When sharing a dorm room or an apartment with others, there will always be differences of opinion on how the space should be used. Although it seems that society is constantly telling us that to compromise is to accept defeat, the reality is that we can’t always get exactly what we want. If you decide to only focus on yourself and your goals, there is no potential for any kind of forward motion. All you get are two (or more) post-high-school, pre-real-world adults with unrealistic expectations of personal success.

4. Seek outside help

When all else fails and your problem looms much too large for you to handle yourself, ask for help. It is never too late to ask for help. Many dorms have resident advisors (RAs) or dorm monitors who are trained to provide conflict mediation services. Plus, they probably genuinely want to help and will be grateful that you came to them seeking advice. Sometimes all you need is that third person in the room to look at things objectively and cut through all the tiptoeing to help you see the problem for what it is.

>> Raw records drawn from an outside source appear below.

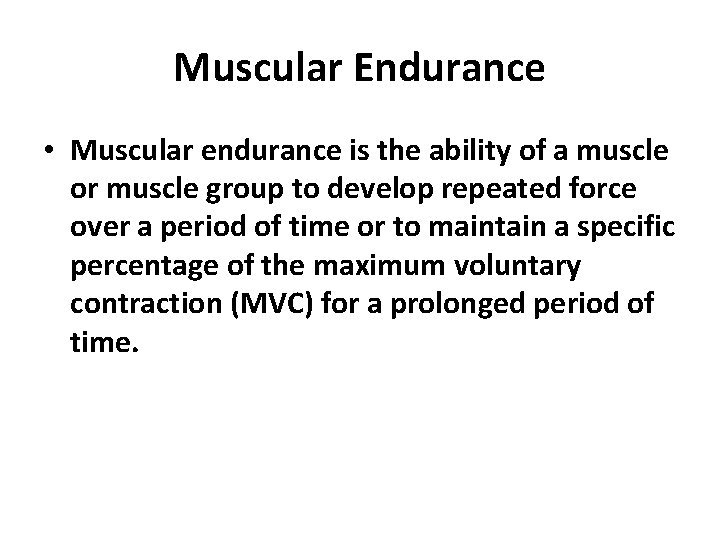 Muscular Endurance

• Muscular endurance is the ability of a muscle or muscle group to develop repeated force over a period of time or to maintain a specific percentage of the maximum voluntary contraction (MVC) for a prolonged period of time.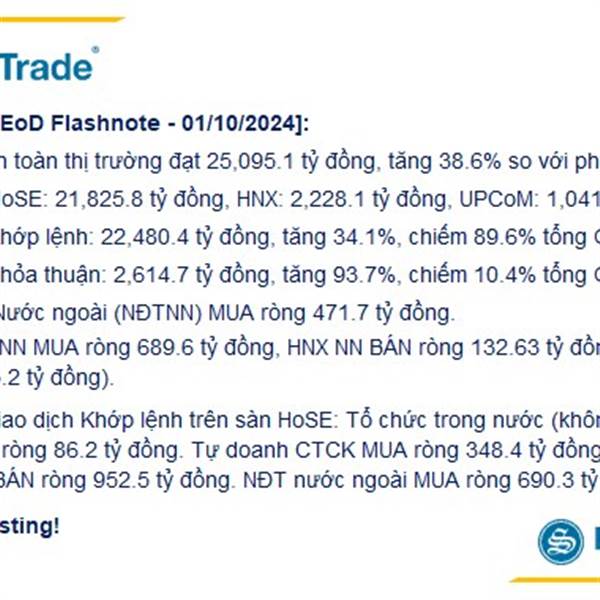 Trade®

EoD Flashnote - 01/10/2024]:

n toàn thị trường đạt 25,095.1 tỷ đồng, tăng 38.6% so với ph

oSE: 21,825.8 tỷ đồng, HNX: 2,228.1 tỷ đồng, UPCoM: 1,041

hớp lệnh: 22,480.4 tỷ đồng, tăng 34.1%, chiếm 89.6% tổng

hỏa thuận: 2,614.7 tỷ đồng, tăng 93.7%, chiếm 10.4% tổng

Nước ngoài (NĐTNN) MUA ròng 471.7 tỷ đồng.

NN MUA ròng 689.6 tỷ đồng, HNX NN BÁN ròng 132.63 tỷ đồn .2 tỷ đồng).

iao dịch Khớp lệnh trên sàn HoSE: Tổ chức trong nước (khôn ròng 86.2 tỷ đồng. Tự doanh CTCK MUA ròng 348.4 tỷ đồng BÁN ròng 952.5 tỷ đồng. NĐT nước ngoài MUA ròng 690.3 tỷ

sting!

Conflict is a fact of life, and living with roommates is a fact of college. Why not just take out two birds with one stone and develop your own conflict mediation skills while maintaining a positive, healthy relationship with your roommate(s) at the same time? Don’t sit on your issues and let them fester, but don’t be passive-aggressive either; that just creates more opportunities for stress and anxiety, which college already provides plenty of.

My mantra as a mediator is this: You don’t have to be best friends with your roommate. You don’t even have to be good friends. You just need to cohabitate peacefully and respectfully with one another. The best part? You’ll probably get a new one next year.